Старик оглянул Баумана скептически:
— Я же вам русским языком сказал: я-Бланки.
— Кто вы? — спросил Бауман очень серьезно. — Я вас не знаю.
— Не знаете меня?! — возмущенно выкрикнул старик. — Меня знали Маркс и Энгельс. А вы не знаете? Извольте, я вам расскажу… Я родился в тысяча восемьсот пятом…
Помешанный. Вполне очевидно.
— …я трижды был ранен в уличных схватках в Париже в тысяча восемьсот двадцать седьмом. Я до сих пор ношу следы этих ран…
Он сбросил рубашку, и Бауман дрогнул: все тело было исполосовано, но среди следов плети действительно выделялись три белых, прямых и глубоких, словно сабельных, рубца.
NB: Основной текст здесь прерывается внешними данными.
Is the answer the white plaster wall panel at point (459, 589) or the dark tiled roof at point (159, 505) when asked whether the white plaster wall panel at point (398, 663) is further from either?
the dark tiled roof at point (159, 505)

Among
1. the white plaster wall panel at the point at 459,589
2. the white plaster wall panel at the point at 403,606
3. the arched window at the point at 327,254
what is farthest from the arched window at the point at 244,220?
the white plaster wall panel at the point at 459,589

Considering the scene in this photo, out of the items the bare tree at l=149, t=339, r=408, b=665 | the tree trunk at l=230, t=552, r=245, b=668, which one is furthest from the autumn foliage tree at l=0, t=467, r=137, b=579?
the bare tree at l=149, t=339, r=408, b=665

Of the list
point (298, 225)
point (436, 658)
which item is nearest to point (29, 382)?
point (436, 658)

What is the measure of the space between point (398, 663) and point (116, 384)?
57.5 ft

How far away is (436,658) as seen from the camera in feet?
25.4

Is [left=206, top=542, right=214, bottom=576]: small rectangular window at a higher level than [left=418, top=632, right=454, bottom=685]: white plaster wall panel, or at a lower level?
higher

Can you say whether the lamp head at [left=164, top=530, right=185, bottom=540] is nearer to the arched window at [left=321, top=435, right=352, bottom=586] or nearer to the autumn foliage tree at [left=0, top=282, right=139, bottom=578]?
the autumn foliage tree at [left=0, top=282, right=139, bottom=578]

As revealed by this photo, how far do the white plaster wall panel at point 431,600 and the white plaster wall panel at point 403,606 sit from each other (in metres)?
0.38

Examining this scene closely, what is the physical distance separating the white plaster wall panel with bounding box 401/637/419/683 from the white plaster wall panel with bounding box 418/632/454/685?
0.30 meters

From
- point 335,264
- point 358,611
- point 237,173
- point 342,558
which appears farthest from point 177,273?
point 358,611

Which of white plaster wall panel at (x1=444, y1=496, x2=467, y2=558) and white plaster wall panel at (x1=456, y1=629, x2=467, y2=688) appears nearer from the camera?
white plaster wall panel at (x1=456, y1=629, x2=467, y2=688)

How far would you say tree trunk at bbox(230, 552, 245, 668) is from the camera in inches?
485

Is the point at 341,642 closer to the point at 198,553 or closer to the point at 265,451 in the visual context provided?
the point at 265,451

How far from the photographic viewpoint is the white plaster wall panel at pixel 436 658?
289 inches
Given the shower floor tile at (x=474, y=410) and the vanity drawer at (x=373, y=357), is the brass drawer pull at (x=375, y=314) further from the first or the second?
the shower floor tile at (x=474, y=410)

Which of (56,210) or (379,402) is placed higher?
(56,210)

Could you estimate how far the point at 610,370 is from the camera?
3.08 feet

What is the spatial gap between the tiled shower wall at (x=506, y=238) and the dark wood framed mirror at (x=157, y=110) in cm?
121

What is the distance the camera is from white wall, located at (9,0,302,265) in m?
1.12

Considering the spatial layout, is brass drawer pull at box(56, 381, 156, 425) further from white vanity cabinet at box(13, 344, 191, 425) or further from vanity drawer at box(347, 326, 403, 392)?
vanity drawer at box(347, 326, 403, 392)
— …я дрался на июльских баррикадах в тысяча восемьсот тридцатом, я поднял восстание в тысяча восемьсот тридцать девятом, и дальше, от заговора к заговору, на бессмертные баррикады сорок восьмого года — к Коммуне…
Старик поднял косматую голову, пристально всматриваясь в лицо Баумана, присевшего на табурет, у самой койки. Глаза вспыхнули темным и безумным огнем:
— Ты что так смотришь?.. Не веришь?
Он привстал и резким толчком навалился на Грача, облапив его широким размахом длинных и жилистых рук.
— Убийца?.. Подослали!.. Так нет же…
Бауман неистовым напряжением разомкнул руки, но отбросить от себя тяжелое смрадное тело он не мог, потому что не мог встать, а сидя — не хватало силы. Он соскользнул на пол с табурета, больно ударившись плечами и затылком. Старик, радостно урча, тянулся к лицу Грача, стараясь схватить Баумана за руки. Стукнул откинутый глазок: наверное, смотрит надзиратель.
Сейчас войдет.
Они продолжали бороться, почти без звука. Только дыханье. Опять стукнул глазок. Надзиратель отошел.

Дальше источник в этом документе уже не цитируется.